Trying to digest this thread.

Do I understand correctly that setting rcutree.kthread_prio=99 won't
help because the deadline priority is higher?
And there are no other existing mechanisms to either fix the stalls
nor make kernel reject the non well-behaving parameters? Kernel tries
to filter out non well-behaving parameters, but the check detects only
obvious misconfigurations, right?
This reminds of priority inversion/inheritance problem. I wonder if
there are other kernel subsystems that suffer from the same problem.
E.g. the background kernel thread that destroys net namespaces and any
other type of async work. A high prio user process can overload the
queue and make kernel eat all memory. May be relatively easy to do
even unintentionally. I suspect the problem is not specific to rcu and
plumbing just rcu may just make the next problem pop up.
Should user be able to starve basic kernel services? User should be
able to prioritize across user processes (potentially in radical
ways), but perhaps it should not be able to badly starve kernel
functions that just happened to be asynchronous?

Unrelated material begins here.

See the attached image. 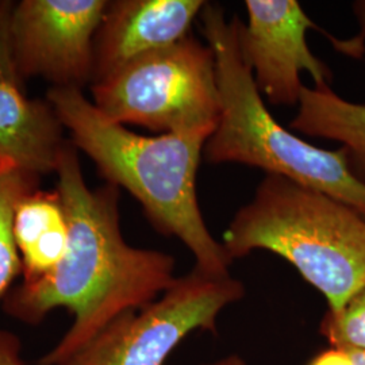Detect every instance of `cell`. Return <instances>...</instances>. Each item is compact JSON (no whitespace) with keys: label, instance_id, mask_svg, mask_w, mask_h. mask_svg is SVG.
<instances>
[{"label":"cell","instance_id":"18","mask_svg":"<svg viewBox=\"0 0 365 365\" xmlns=\"http://www.w3.org/2000/svg\"><path fill=\"white\" fill-rule=\"evenodd\" d=\"M307 365H356L349 352L344 348L331 346L324 352L317 354Z\"/></svg>","mask_w":365,"mask_h":365},{"label":"cell","instance_id":"16","mask_svg":"<svg viewBox=\"0 0 365 365\" xmlns=\"http://www.w3.org/2000/svg\"><path fill=\"white\" fill-rule=\"evenodd\" d=\"M353 11L357 18L360 31L354 37L349 39H339L331 37L330 42L333 43L337 52L345 56H351L353 58H361L365 53V0H359L353 3Z\"/></svg>","mask_w":365,"mask_h":365},{"label":"cell","instance_id":"14","mask_svg":"<svg viewBox=\"0 0 365 365\" xmlns=\"http://www.w3.org/2000/svg\"><path fill=\"white\" fill-rule=\"evenodd\" d=\"M321 334L331 346L365 351V287L339 312H327Z\"/></svg>","mask_w":365,"mask_h":365},{"label":"cell","instance_id":"10","mask_svg":"<svg viewBox=\"0 0 365 365\" xmlns=\"http://www.w3.org/2000/svg\"><path fill=\"white\" fill-rule=\"evenodd\" d=\"M54 107L29 99L22 84L0 81V161L38 176L57 172L71 143Z\"/></svg>","mask_w":365,"mask_h":365},{"label":"cell","instance_id":"21","mask_svg":"<svg viewBox=\"0 0 365 365\" xmlns=\"http://www.w3.org/2000/svg\"><path fill=\"white\" fill-rule=\"evenodd\" d=\"M7 164H9V163H3V161H0V170H1L4 165H7Z\"/></svg>","mask_w":365,"mask_h":365},{"label":"cell","instance_id":"19","mask_svg":"<svg viewBox=\"0 0 365 365\" xmlns=\"http://www.w3.org/2000/svg\"><path fill=\"white\" fill-rule=\"evenodd\" d=\"M202 365H248L244 359H241L240 356L237 354H232V356H226V357H222L220 360H215V361H211L207 364Z\"/></svg>","mask_w":365,"mask_h":365},{"label":"cell","instance_id":"17","mask_svg":"<svg viewBox=\"0 0 365 365\" xmlns=\"http://www.w3.org/2000/svg\"><path fill=\"white\" fill-rule=\"evenodd\" d=\"M0 365H25L22 344L14 333L0 327Z\"/></svg>","mask_w":365,"mask_h":365},{"label":"cell","instance_id":"5","mask_svg":"<svg viewBox=\"0 0 365 365\" xmlns=\"http://www.w3.org/2000/svg\"><path fill=\"white\" fill-rule=\"evenodd\" d=\"M92 103L119 125L167 133L215 130V56L194 36L149 53L91 86Z\"/></svg>","mask_w":365,"mask_h":365},{"label":"cell","instance_id":"3","mask_svg":"<svg viewBox=\"0 0 365 365\" xmlns=\"http://www.w3.org/2000/svg\"><path fill=\"white\" fill-rule=\"evenodd\" d=\"M200 30L215 56L220 117L205 145L210 164L238 163L321 191L365 217V184L349 168L345 150L321 149L280 125L268 111L240 43V19H226L206 3Z\"/></svg>","mask_w":365,"mask_h":365},{"label":"cell","instance_id":"11","mask_svg":"<svg viewBox=\"0 0 365 365\" xmlns=\"http://www.w3.org/2000/svg\"><path fill=\"white\" fill-rule=\"evenodd\" d=\"M14 238L22 261L24 280L53 271L68 248L69 227L58 190H36L25 196L14 215Z\"/></svg>","mask_w":365,"mask_h":365},{"label":"cell","instance_id":"15","mask_svg":"<svg viewBox=\"0 0 365 365\" xmlns=\"http://www.w3.org/2000/svg\"><path fill=\"white\" fill-rule=\"evenodd\" d=\"M13 6L11 1H0V81L10 78L24 84L15 69L10 42V15Z\"/></svg>","mask_w":365,"mask_h":365},{"label":"cell","instance_id":"13","mask_svg":"<svg viewBox=\"0 0 365 365\" xmlns=\"http://www.w3.org/2000/svg\"><path fill=\"white\" fill-rule=\"evenodd\" d=\"M41 176L7 164L0 170V300L22 274V261L14 238V215L19 202L38 190Z\"/></svg>","mask_w":365,"mask_h":365},{"label":"cell","instance_id":"1","mask_svg":"<svg viewBox=\"0 0 365 365\" xmlns=\"http://www.w3.org/2000/svg\"><path fill=\"white\" fill-rule=\"evenodd\" d=\"M56 173L69 227L66 255L49 274L24 280L3 299L4 313L27 325H38L60 307L73 315L64 337L38 365L66 363L118 317L144 309L176 280L170 253L125 241L119 188L108 182L91 188L72 143Z\"/></svg>","mask_w":365,"mask_h":365},{"label":"cell","instance_id":"8","mask_svg":"<svg viewBox=\"0 0 365 365\" xmlns=\"http://www.w3.org/2000/svg\"><path fill=\"white\" fill-rule=\"evenodd\" d=\"M247 25L240 22V43L261 93L271 105H299L307 72L315 87H330L331 71L309 48L306 34L319 30L297 0H247Z\"/></svg>","mask_w":365,"mask_h":365},{"label":"cell","instance_id":"9","mask_svg":"<svg viewBox=\"0 0 365 365\" xmlns=\"http://www.w3.org/2000/svg\"><path fill=\"white\" fill-rule=\"evenodd\" d=\"M206 3L203 0L108 1L93 42L91 86L134 60L188 37Z\"/></svg>","mask_w":365,"mask_h":365},{"label":"cell","instance_id":"4","mask_svg":"<svg viewBox=\"0 0 365 365\" xmlns=\"http://www.w3.org/2000/svg\"><path fill=\"white\" fill-rule=\"evenodd\" d=\"M232 260L268 250L287 260L339 312L365 287V217L321 191L265 175L223 233Z\"/></svg>","mask_w":365,"mask_h":365},{"label":"cell","instance_id":"6","mask_svg":"<svg viewBox=\"0 0 365 365\" xmlns=\"http://www.w3.org/2000/svg\"><path fill=\"white\" fill-rule=\"evenodd\" d=\"M244 295V284L232 274L194 267L158 299L118 317L61 365H164L188 334L215 333L220 314Z\"/></svg>","mask_w":365,"mask_h":365},{"label":"cell","instance_id":"12","mask_svg":"<svg viewBox=\"0 0 365 365\" xmlns=\"http://www.w3.org/2000/svg\"><path fill=\"white\" fill-rule=\"evenodd\" d=\"M289 129L341 144L353 175L365 184V105L342 99L330 87H303Z\"/></svg>","mask_w":365,"mask_h":365},{"label":"cell","instance_id":"20","mask_svg":"<svg viewBox=\"0 0 365 365\" xmlns=\"http://www.w3.org/2000/svg\"><path fill=\"white\" fill-rule=\"evenodd\" d=\"M346 349L351 357H352L353 361L356 365H365V351H357V349H348V348H344Z\"/></svg>","mask_w":365,"mask_h":365},{"label":"cell","instance_id":"2","mask_svg":"<svg viewBox=\"0 0 365 365\" xmlns=\"http://www.w3.org/2000/svg\"><path fill=\"white\" fill-rule=\"evenodd\" d=\"M71 143L96 165L106 182L125 188L160 235L176 237L195 257V267L230 274L232 257L211 233L197 202L196 175L214 130L141 135L106 118L78 88H51Z\"/></svg>","mask_w":365,"mask_h":365},{"label":"cell","instance_id":"7","mask_svg":"<svg viewBox=\"0 0 365 365\" xmlns=\"http://www.w3.org/2000/svg\"><path fill=\"white\" fill-rule=\"evenodd\" d=\"M106 0H22L10 15V42L19 78H43L53 88L91 84L93 42Z\"/></svg>","mask_w":365,"mask_h":365}]
</instances>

I guess it's not as
simple as setting the highest prio for all kernel threads because in
normal case we want to reduce latency of user work by making the work
async. But user must not be able to starve kernel threads
infinitely... sounds like something similar to the deadline scheduling
-- kernel threads need to get at least some time slice per unit of
time.

But short term I don't see any other solution than stop testing
sched_setattr because it does not check arguments enough to prevent
system misbehavior. Which is a pity because syzkaller has found some
bad misconfigurations that were oversight on checking side.
Any other suggestions?